In type 2 diabetes with periodontitis, intensive periodontitis treatment improved glycemic control at 1 year

Putting these findings into practice may require incorporating dental professionals into diabetes care teams and training clinicians who treat patients with diabetes to recognize and assess periodontal disease and make appropriate referrals, the ACP Journal Club commentary said.


Patients with type 2 diabetes who received intensive periodontal treatment had lower HbA1c levels, a British randomized controlled trial (RCT) found. The 134 intervention patients received whole-mouth subgingival scaling, surgical periodontal therapy if they practiced good oral hygiene or dental cleaning if they did not, and supportive periodontal therapy every three months until the end of the study, while 131 controls got supragingival scaling and polishing at the same timepoints as the intensive treatment group. At one year, adjusted HbA1c levels were 0.6% lower in the intervention group.

The study was published by The Lancet Diabetes & Endocrinology on Oct. 24, 2018, and summarized in the November 2018 ACP Diabetes Monthly.
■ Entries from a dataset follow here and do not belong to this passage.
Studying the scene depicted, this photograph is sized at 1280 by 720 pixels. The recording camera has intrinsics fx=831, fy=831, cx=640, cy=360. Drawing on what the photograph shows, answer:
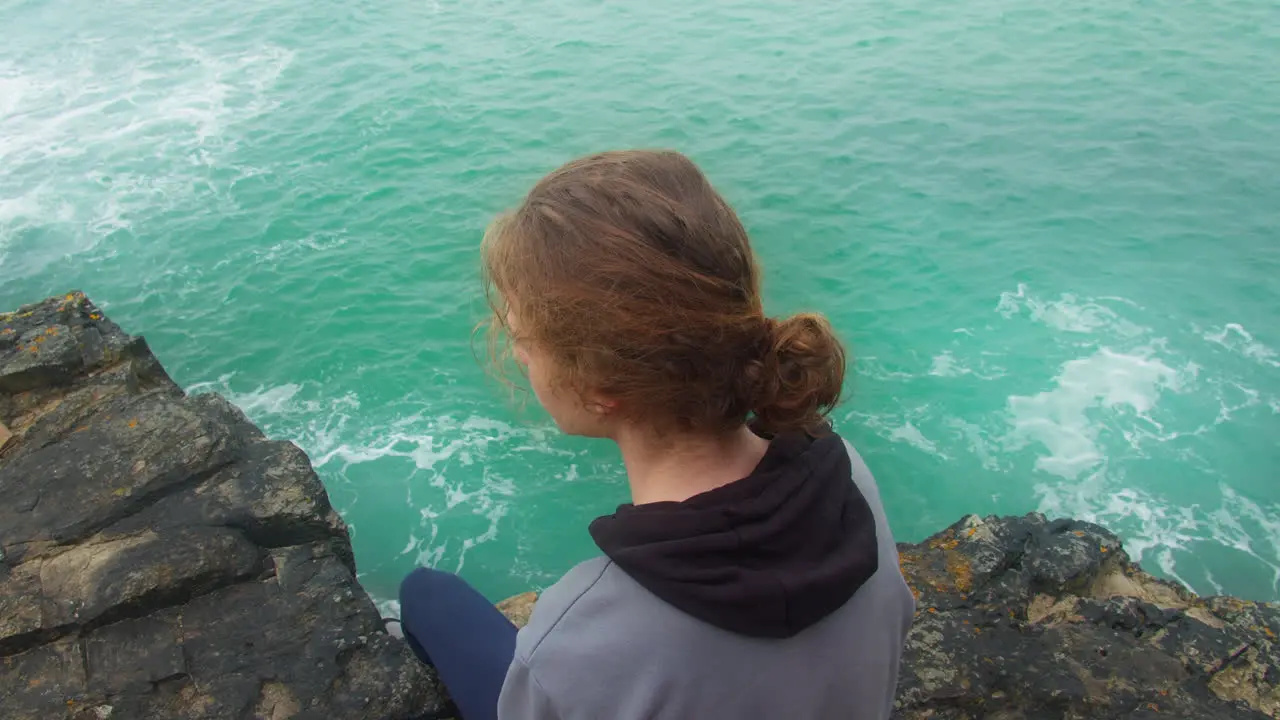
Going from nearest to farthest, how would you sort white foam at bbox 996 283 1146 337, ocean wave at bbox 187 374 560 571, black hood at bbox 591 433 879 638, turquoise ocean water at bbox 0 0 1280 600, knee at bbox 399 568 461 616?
black hood at bbox 591 433 879 638, knee at bbox 399 568 461 616, ocean wave at bbox 187 374 560 571, turquoise ocean water at bbox 0 0 1280 600, white foam at bbox 996 283 1146 337

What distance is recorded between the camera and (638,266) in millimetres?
1230

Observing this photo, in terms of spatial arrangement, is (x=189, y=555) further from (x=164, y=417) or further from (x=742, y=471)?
(x=742, y=471)

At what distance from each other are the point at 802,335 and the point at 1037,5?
17.9 metres

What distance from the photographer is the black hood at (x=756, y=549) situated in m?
1.15

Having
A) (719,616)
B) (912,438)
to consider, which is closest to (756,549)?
(719,616)

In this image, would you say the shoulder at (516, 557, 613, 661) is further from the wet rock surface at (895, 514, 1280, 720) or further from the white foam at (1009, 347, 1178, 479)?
the white foam at (1009, 347, 1178, 479)

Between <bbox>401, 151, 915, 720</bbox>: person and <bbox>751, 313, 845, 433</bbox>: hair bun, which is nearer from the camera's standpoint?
<bbox>401, 151, 915, 720</bbox>: person

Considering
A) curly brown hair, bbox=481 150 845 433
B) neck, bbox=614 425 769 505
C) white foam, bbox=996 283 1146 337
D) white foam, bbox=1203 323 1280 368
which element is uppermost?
curly brown hair, bbox=481 150 845 433

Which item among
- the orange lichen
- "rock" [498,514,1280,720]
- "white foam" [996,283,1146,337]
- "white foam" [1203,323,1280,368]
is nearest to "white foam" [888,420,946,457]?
"white foam" [996,283,1146,337]

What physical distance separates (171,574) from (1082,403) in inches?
299

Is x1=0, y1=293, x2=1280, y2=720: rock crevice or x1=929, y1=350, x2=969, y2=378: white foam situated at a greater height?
x1=0, y1=293, x2=1280, y2=720: rock crevice

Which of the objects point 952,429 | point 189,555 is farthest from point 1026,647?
point 952,429

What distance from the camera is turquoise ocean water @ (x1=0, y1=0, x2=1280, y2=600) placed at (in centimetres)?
716

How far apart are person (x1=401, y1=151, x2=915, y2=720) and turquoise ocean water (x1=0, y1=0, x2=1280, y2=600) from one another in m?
5.38
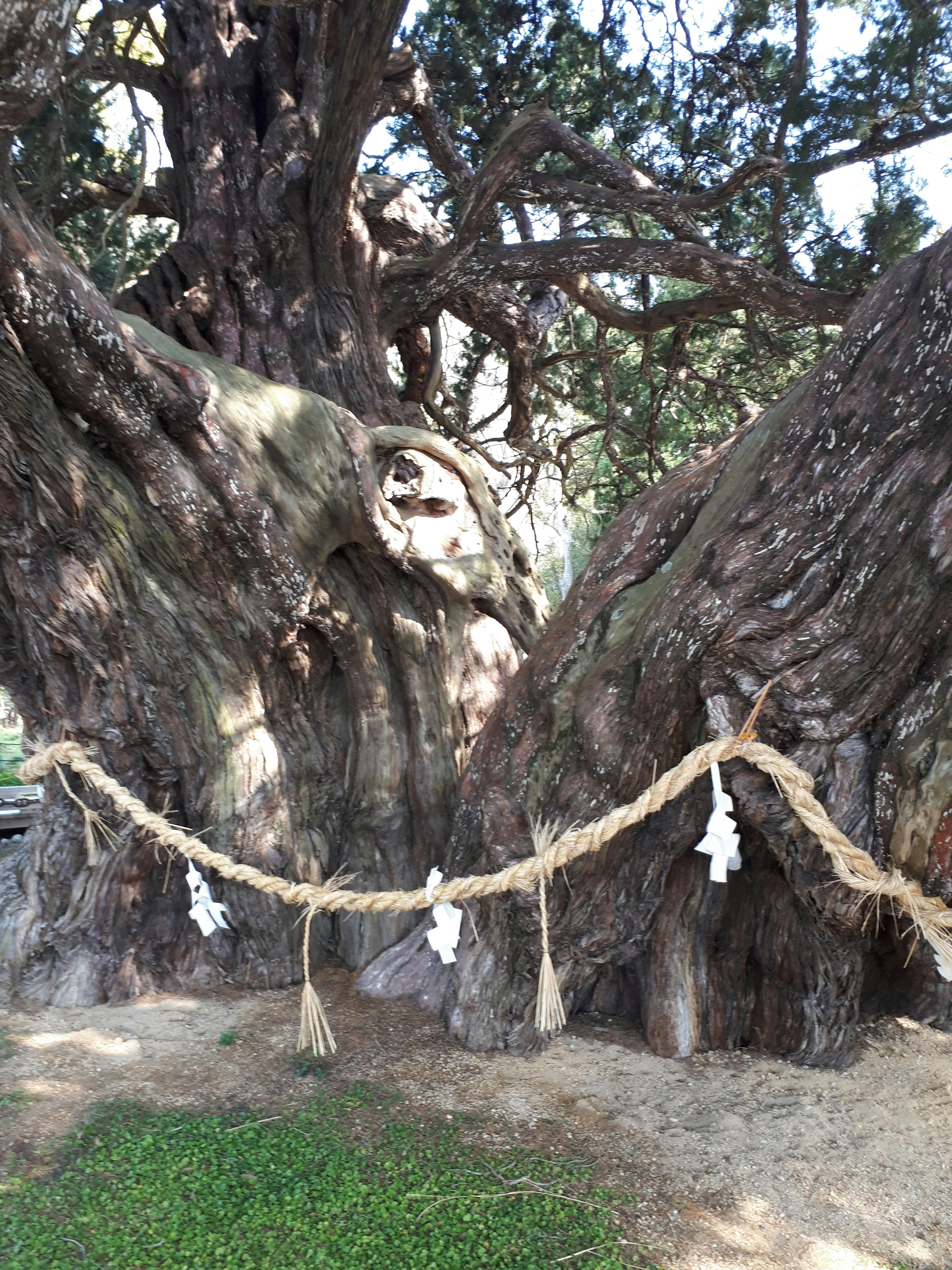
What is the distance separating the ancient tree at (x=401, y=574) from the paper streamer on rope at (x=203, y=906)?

The following commentary by Zubin Punthakee, MD, was published in the ACP Journal Club section of the April 16 Annals of Internal Medicine.

Strategies to achieve glycemic targets in patients with type 2 diabetes, beyond the typical drugs, diet, and exercise, would be welcome. The well-designed, but small (by diabetes trial standards), RCT by D’Aiuto and colleagues showed that intensive periodontal care can improve glycemic control over 1 year in patients with type 2 diabetes and moderate-to-severe periodontitis. The degree of glycemic improvement was on the order of second-line glucose-lowering drugs.

The trial adds to a body of literature documenting short-term glycemic benefits of periodontal treatment, with 15 RCTs showing a mean HbA1c reduction of 0.29% at 3 to 4 months but 5 RCTs showing no effect at 6 months. It remains to be seen whether the benefits of intensive periodontal care are reproducible in other centers, are durable, and reduce diabetes complications.

Good oral health for people with diabetes has been recommended since 2009 by the International Diabetes Federation. As evidence builds, periodontal care may make its way into major evidence-based guidelines and support a change in practice. This will bring challenges, including incorporating dental professionals into diabetes care teams (especially in jurisdictions where access is limited by financial barriers) and training doctors, nurses, and dietitians who treat patients with diabetes to recognize and assess periodontal disease and make appropriate referrals.